日本獣医師会(3月9日):香港の犬での感染に対する声明です。

http://nichiju.lin.gr.jp/covid-19/covid-19_file3.pdf

東京都獣医師会(3月28日):飼い主様向けで、具体的な考え方や行動指針がまとまっています。

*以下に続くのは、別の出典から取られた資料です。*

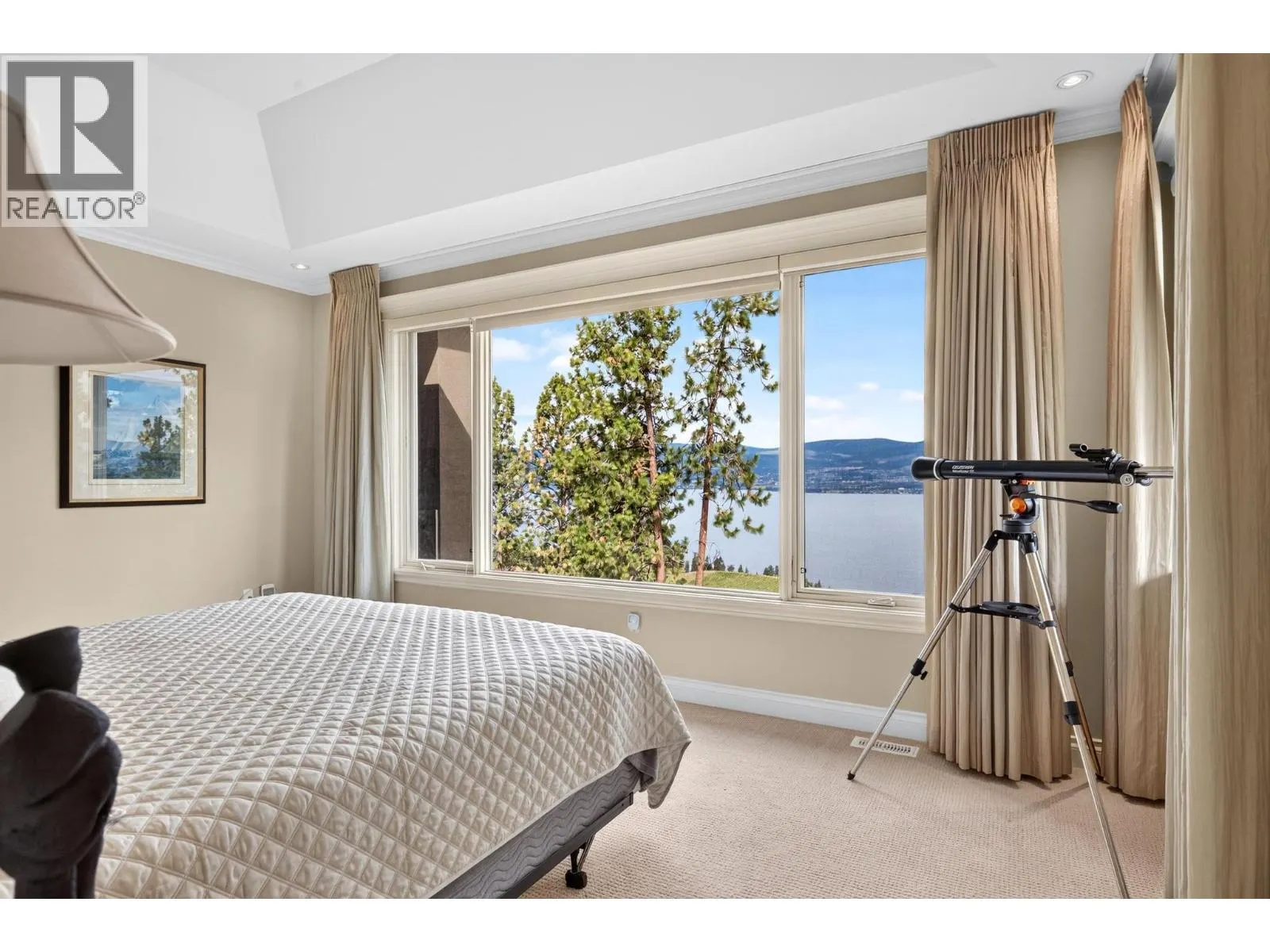 5386 Tanager Court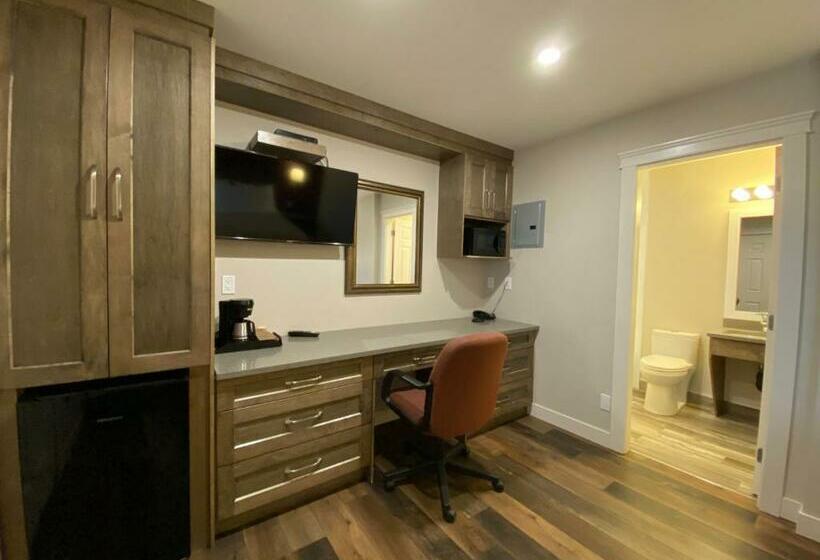 Номер Стандарт, Sahara Courtyard Inn Osoyoos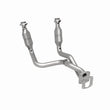 Load image into Gallery viewer, Magnaflow 2005 Ford F-250 Super Duty 6.8L Direct Fit Converter - Additional View 16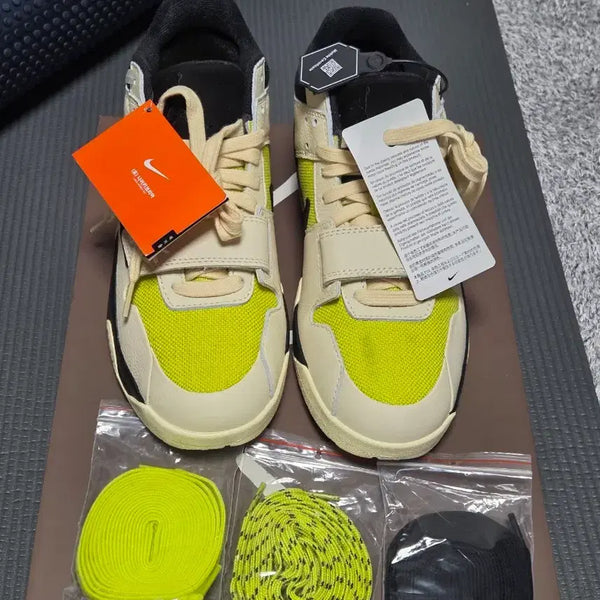 [BUNJANG] Jordan x Travis Scott Jumpman Jack TR Bright Cactus / 조던 x 트래비스 스캇 점프맨 잭 TR 브라이트 캑터스 270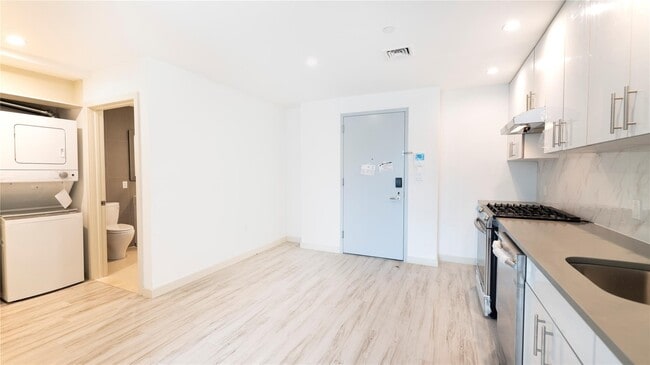 property at 109-9 15th Ave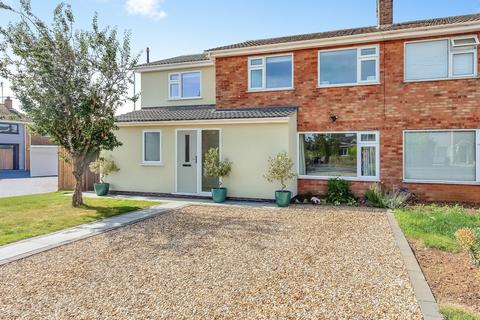 4 bedroom semi-detached house for sale, Gleneagles Close, Stamford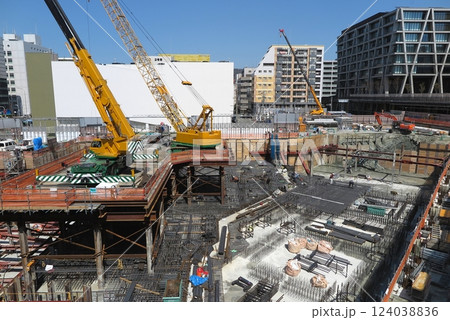 北大阪急行電鉄の箕面船場阪大前駅:大規模整備が進む駅前広場(2024年3月撮影) 北大阪急行電鉄の箕面船場阪大前駅:大規模整備が進む駅前広場(2024年3月撮影) 124038836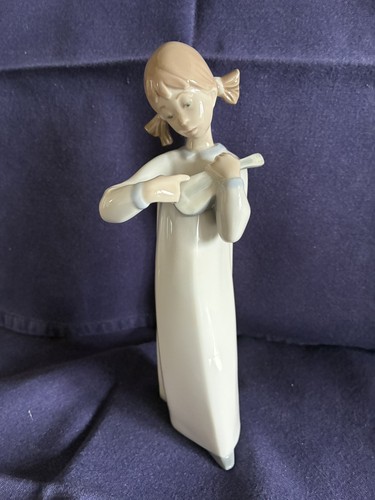 Lladro figurine 4871 girl - 4871,,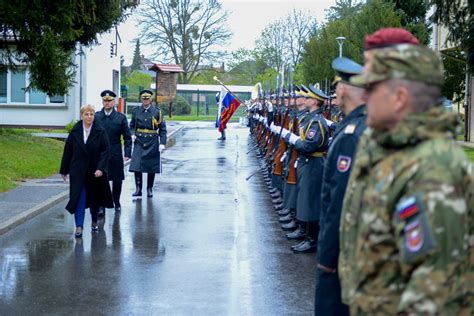 Slovenska Vojska On Twitter Predsednica In Vrhovna Poveljnica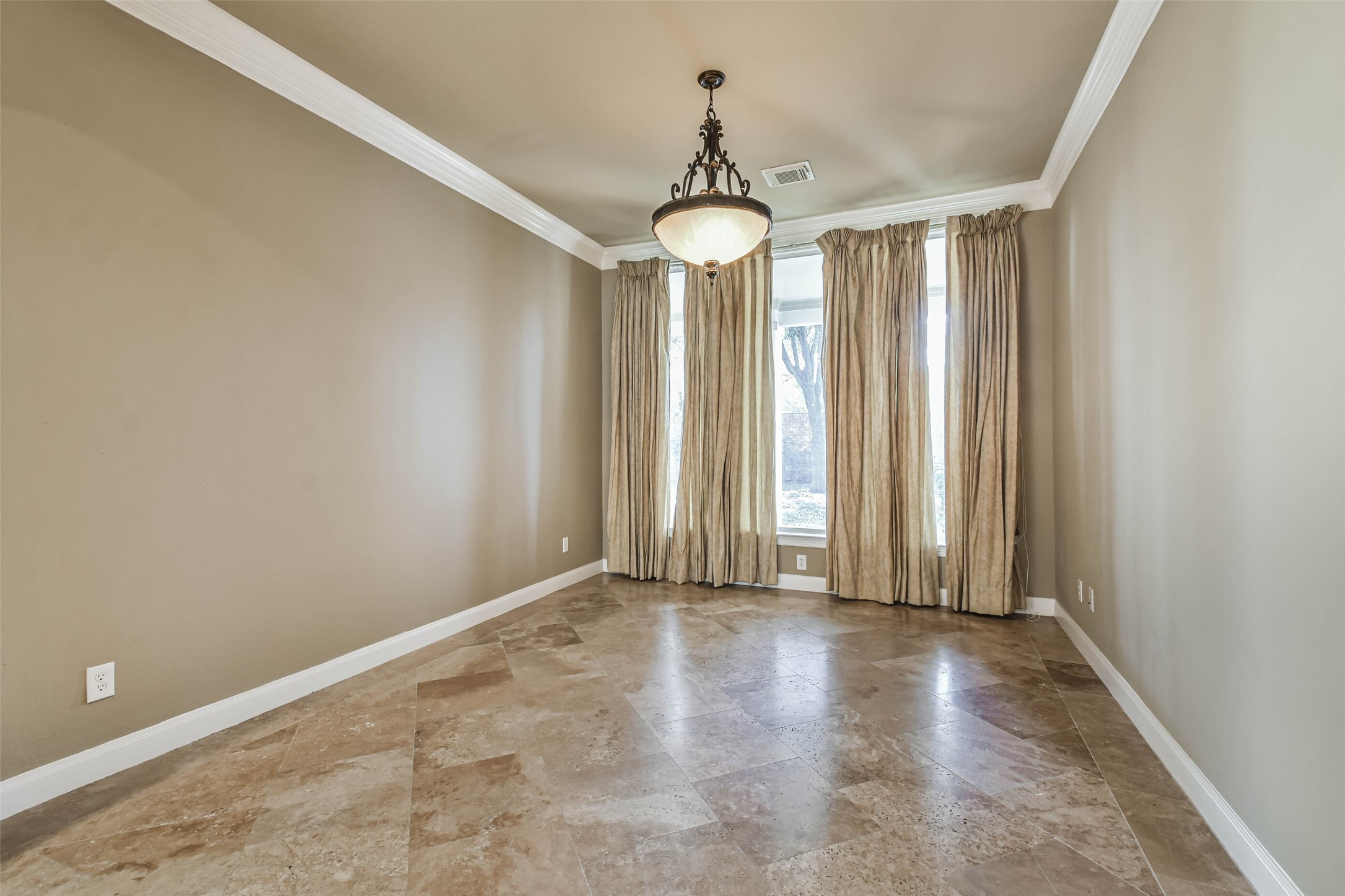 11511 Gallant Ridge Property Photo 10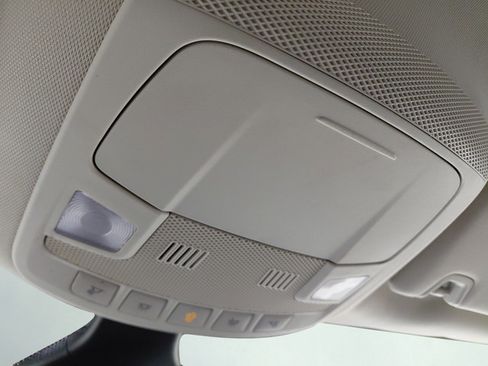 Used 2024 Ford Edge Titanium AWD/4WD image 41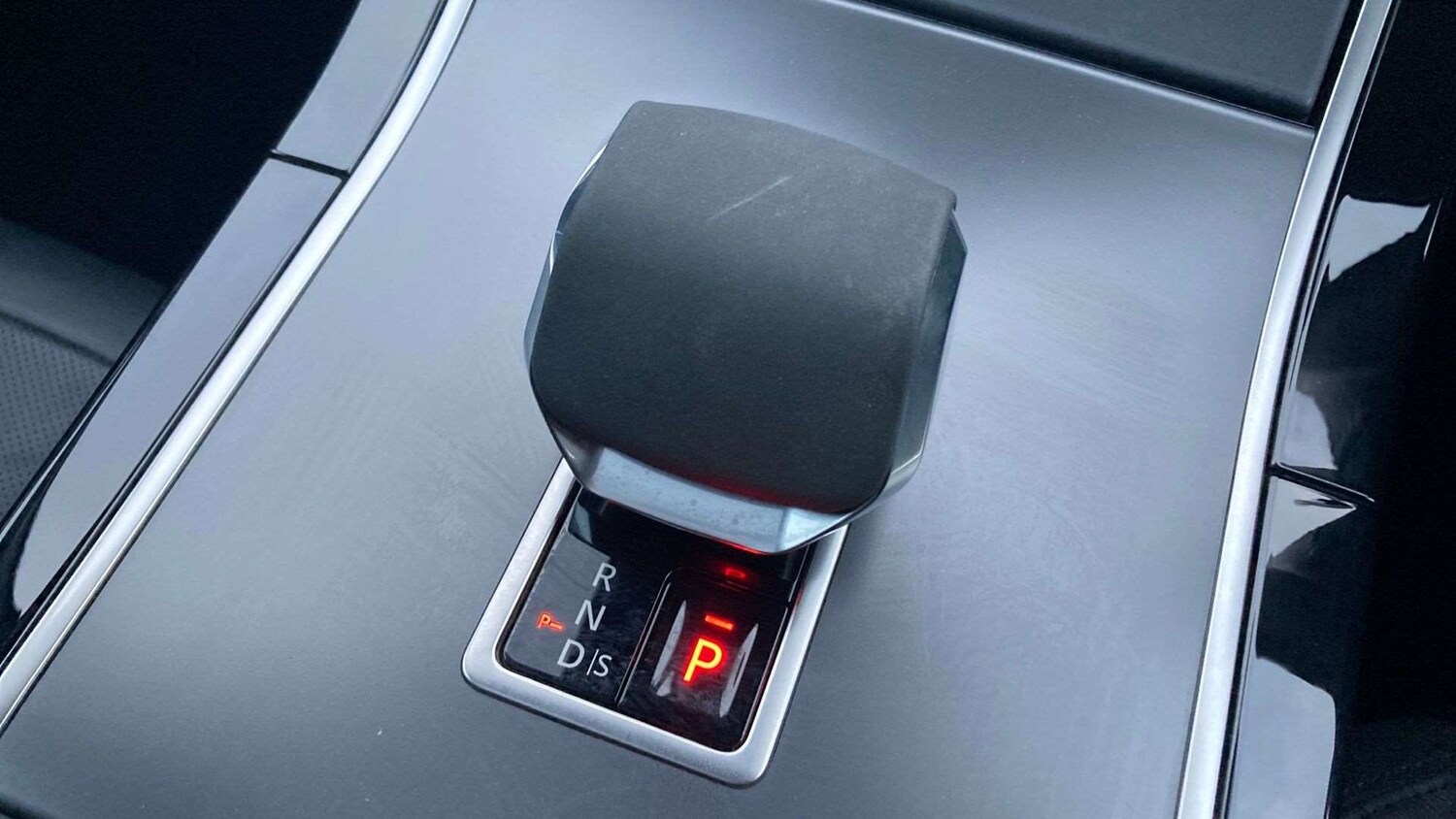 Used Land Rover Range Rover Velar 2023 for sale - 77083159: Photo 13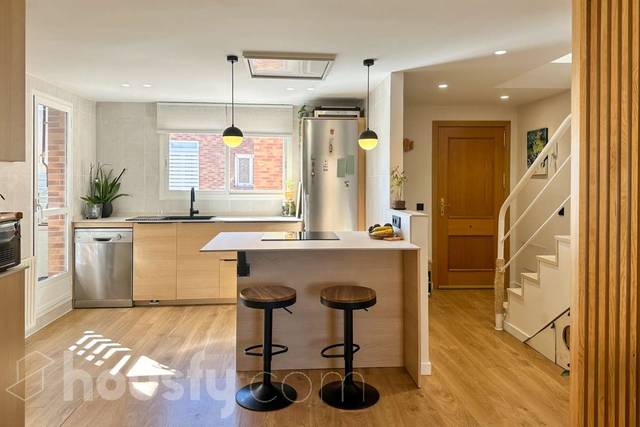 Dúplex en Venta en Calle Oslo, . en Parque Oeste - Fuente Cisneros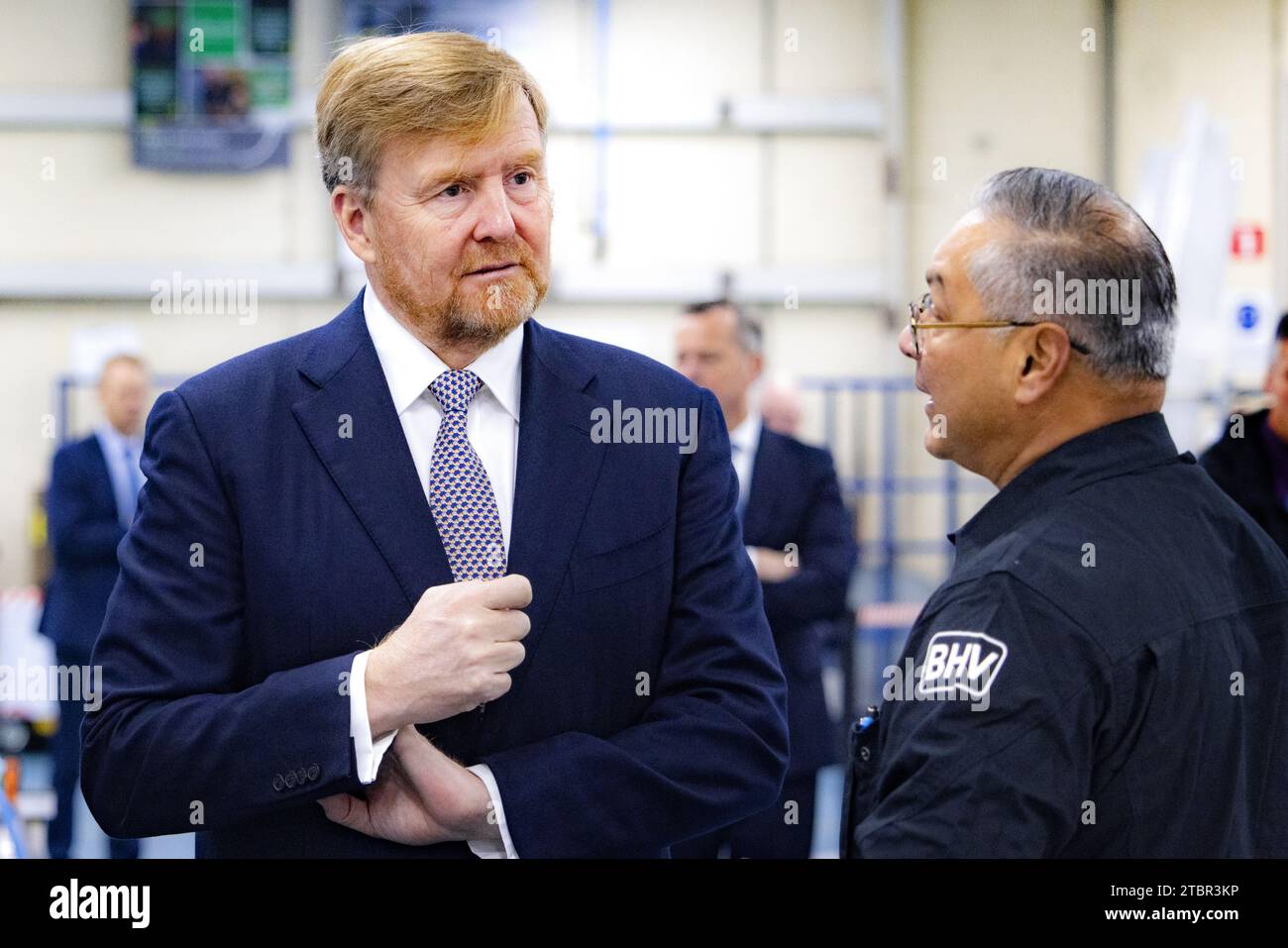 EDAM - King Willem-Alexander during a visit to the new building of Koninklijke Boon Edam. The family business, which specializes in the supply of turnstile doors, security doors and locks, access gates and passage locks to customers all over the world, celebrates its 150th anniversary this year. ANP RAMON VAN FLYMEN netherlands out - belgium out Stock Photo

https://www.tvma.or.jp/public/items/1-20200328%28Q%26A-4%29.pdf

 

 

現在当院では、新型コロナウイルス対策として以下のように対応しております。

・スタッフ

スタッフのマスク着用、こまめな手洗い励行、体調に不安がある際の出勤自粛

・環境

診察室での空気清浄機の使用、アルコールや次亜塩素酸水での消毒、診察時に極力3密(密閉、密集、密接)を避ける、飼い主様の外待合や車での待機を推奨

・フィラリア予防について

処方前の検査を回避するかの相談に応じます。原則投与前には検査を行い、感染がないことを確認してから投与開始となります。これは万が一感染していた場合に、通常の投与を行うことでショックを起こしてしまうリスクを避けるためであり、全てのフィラリアのお薬の添付文書にも必ず記載されたいます。しかし通院時に病院内での時間が長くなることでの、新型コロナウイルスの感染リスクに不安がある場合はご相談ください。昨年検査で陰性が確認され、12月までの予防が確実に行えているわんちゃんに限り、リスクをご承知いただいた上でお薬のみの処方も行います。

・お薬のみの処方

継続治療で状態が安定している場合に限り、ご相談の上でお薬のみの処方もお受けいたします。状況に応じて、お電話で獣医師による聞き取りや治療方針のご相談のもとで対応する場合もあります。

 

その他、こうしてもらえたら助かる、こんな方法が使えます!、などありましたらご遠慮無くお知らせください。

 

正直私も多くの報道に一瞬動揺してしまいますが、過激な内容に左右されず、冷静な対応をしていきたいと思います。一日も早く終息に向かい、あたりまえの穏やかな日常に戻れることを切に願います。